A Little Travel Break

The blog had hoped to report on its travels but has found itself with limited internet access. Normal service will resume some time next week. Keep watching this space!

Thursday, June 20, 2019

An Unexpected Mountain Laurel

The blog is on some more travels, so there will be a short break. Meanwhile, this mountain laurel is, I have to say, a far more vigorous specimen than my poor straggly deer-eaten ones in western New York. I spotted it - guess where?


Watch this space!

Tuesday, June 18, 2019

Watching for Warblers

Dateline: Cattaraugus County, Western New York State

There is, quite near us, a wondrous place called the Pfeiffer Nature Center. It owns some lovely woodland and holds all kinds of interesting activities. Last year I went there for a  mushroom walk. This spring, bird-watching was on offer.
  May is a good time, apparently, as a lot of birds are flying back north for the summer and the Nature Center is a good motorway service station, as it were, for them.


There are ponds and shrubs and trees and the open sort of woodland they like and which I'm told is hard to find these days. My companions were all considerably more expert than me.


The could tell what a bird was just by its tweet and had an uncanny knack of spotting them. I spent a lot of time peering through my binoculars at a lot of leaves and branches and saying plaintively, "Which way did it go?" You have to be quick with these birds. "It takes practice!" said a nice lady, soothingly.  One of my few spottings was a chestnut-sided warbler. This, of course, is not my photo.


I missed the scarlet tanager and the magnolia warbler and the Blackburnian warbler and the bluebird and countless others (I never knew there were so many different kinds of warblers in existence in the world, let alone at the Pfeiffer Nature Center) but I did manage to see an indigo bunting.

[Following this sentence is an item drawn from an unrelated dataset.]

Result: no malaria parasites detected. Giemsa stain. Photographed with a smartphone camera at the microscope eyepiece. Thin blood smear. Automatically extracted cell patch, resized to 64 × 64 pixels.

I felt as if I'd rather been thrown in the deep end but I'll have to try it again and hope to do better.
  And it's a lovely place just to amble along the forest paths. Some naughty beavers had been at these trees.


The sun was shining and there were wildflowers everywhere.


There are certainly worse ways to spend a morning.

Friday, June 14, 2019

Road Trip Part 7: Sea Ponies

  I never did read Misty of Chincoteague when I was little, even though I was mad about pony books. 


  But I'd heard about the fabled wild ponies that lived on an island called Chincoteague. (Or was it Assateague?) And swam across the water from somewhere to somewhere in a roundup every year. We had some trouble puzzling it out - were Assateague and Chincoteague one island or two? And which was which? And more to the point, where could we see the ponies?
  We drove up through the bit of Virginia that, along with Delaware and Maryland, forms the "DelMarVa" peninsula. It started inauspiciouly. It seemed to be chicken farm central - you can tell from the long buildings with huge fans at the ends. Dread to think what the interiors look and smell like. And where there weren't chicken farms there were run-down wooden houses and signs to places like "Modest Town". Then we saw another sign to a place called "Horsey", which gave us some hope that we were on the right road.  We spotted more blossoming trees and dazzling azaleas and a whole forest of purple wisteria gone rampant. Were things getting wilder? Not quite yet.
 As we turned off onto the causeway to Chincoteague,  driving over expanses of water and marsh grass, the way was marred by an endless  procession of telegraph poles (utility poles to Americans) and billboards, some with worthy slogans, "One Road To Chincoteague, Jesus Christ The Only Way To Heaven" , others just plain tacky. Here they are on the return journey, so you can only see the backs. 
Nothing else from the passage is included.